#### [Collection entries]
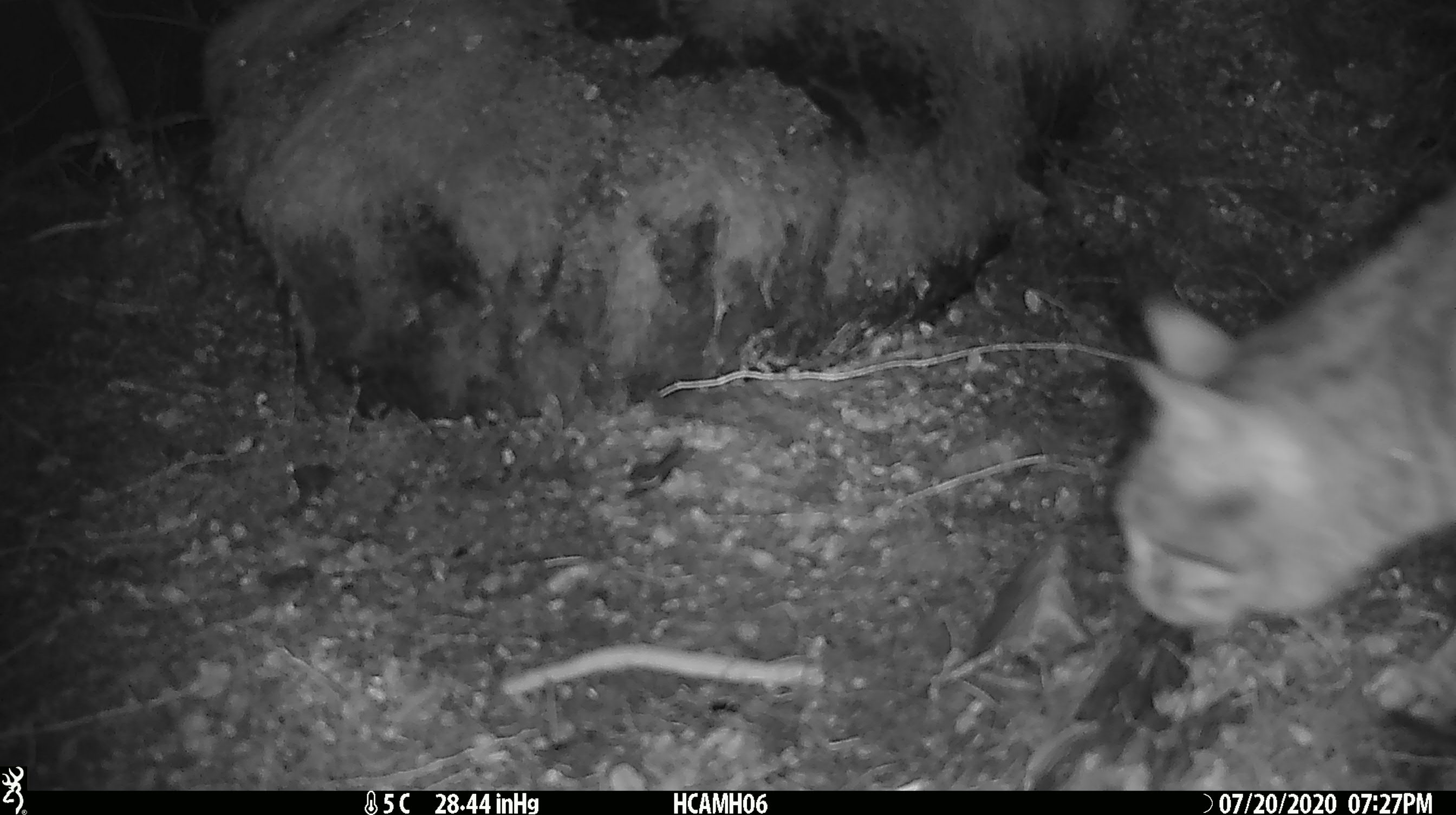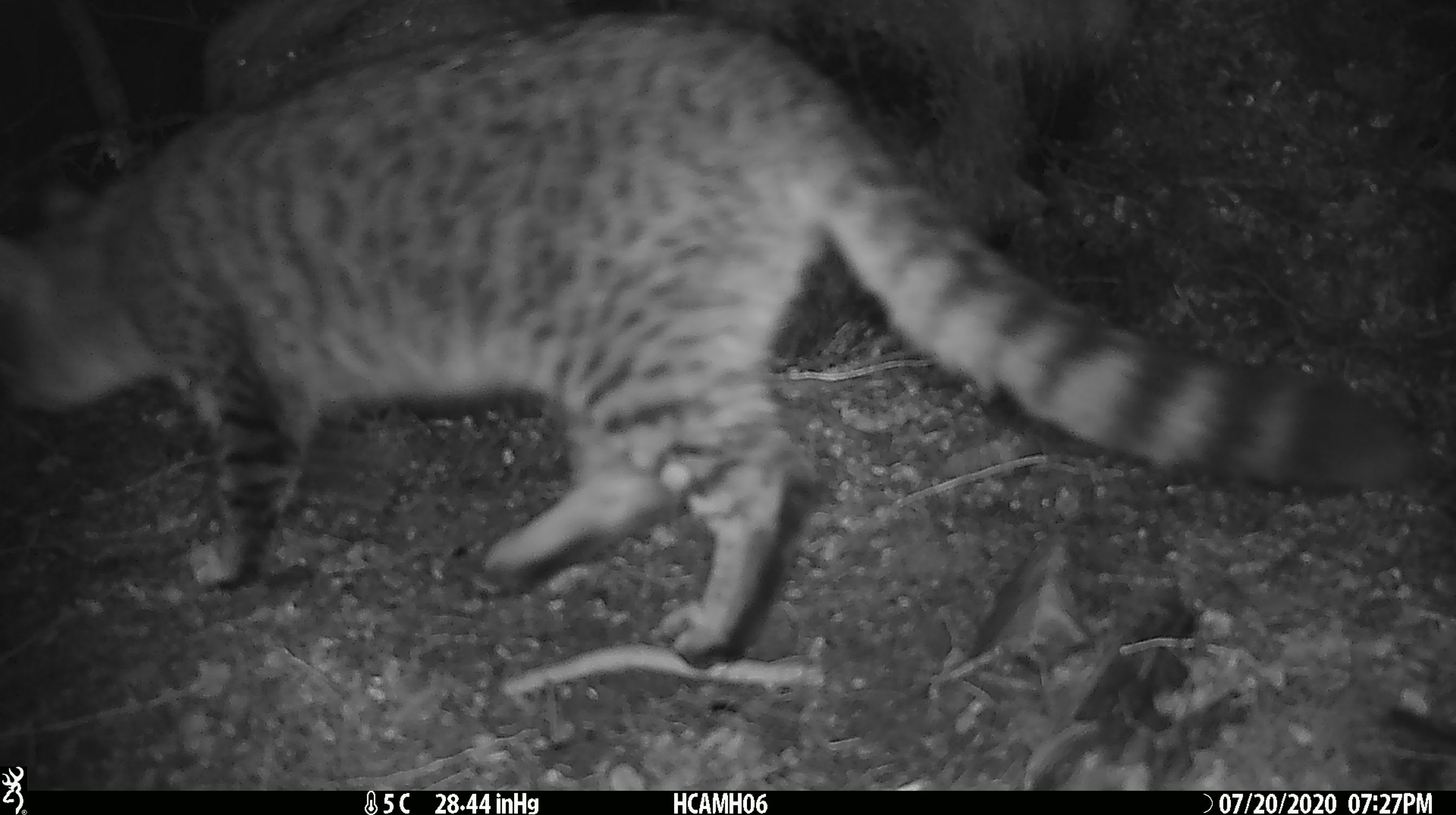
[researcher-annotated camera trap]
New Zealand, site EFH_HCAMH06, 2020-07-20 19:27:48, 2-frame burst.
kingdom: Animalia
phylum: Chordata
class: Mammalia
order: Carnivora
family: Felidae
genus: Felis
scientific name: Felis catus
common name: domestic cat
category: cat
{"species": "cat (domestic cat) (Felis catus)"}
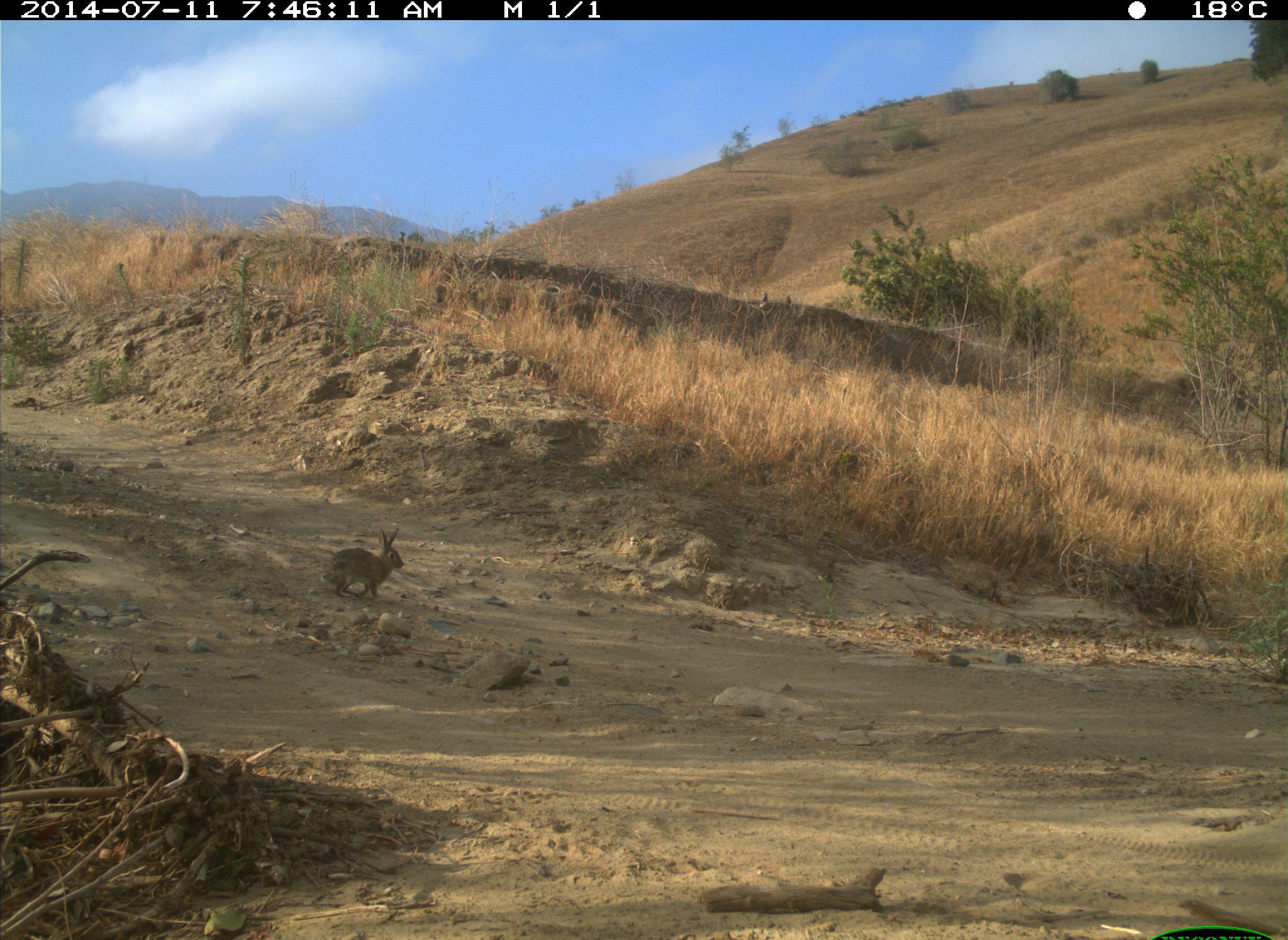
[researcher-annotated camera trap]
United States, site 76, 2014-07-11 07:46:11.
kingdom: Animalia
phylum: Chordata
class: Mammalia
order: Lagomorpha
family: Leporidae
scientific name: Leporidae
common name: rabbits and hares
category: rabbit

#### [Problem requirements]
Set down only the lines from the one with "category: cat" through the end of the entries, exactly as they appear, leaving out each picture.

#### [Task result]
category: cat
{"species": "cat (domestic cat) (Felis catus)"}
[researcher-annotated camera trap]
United States, site 76, 2014-07-11 07:46:11.
kingdom: Animalia
phylum: Chordata
class: Mammalia
order: Lagomorpha
family: Leporidae
scientific name: Leporidae
common name: rabbits and hares
category: rabbit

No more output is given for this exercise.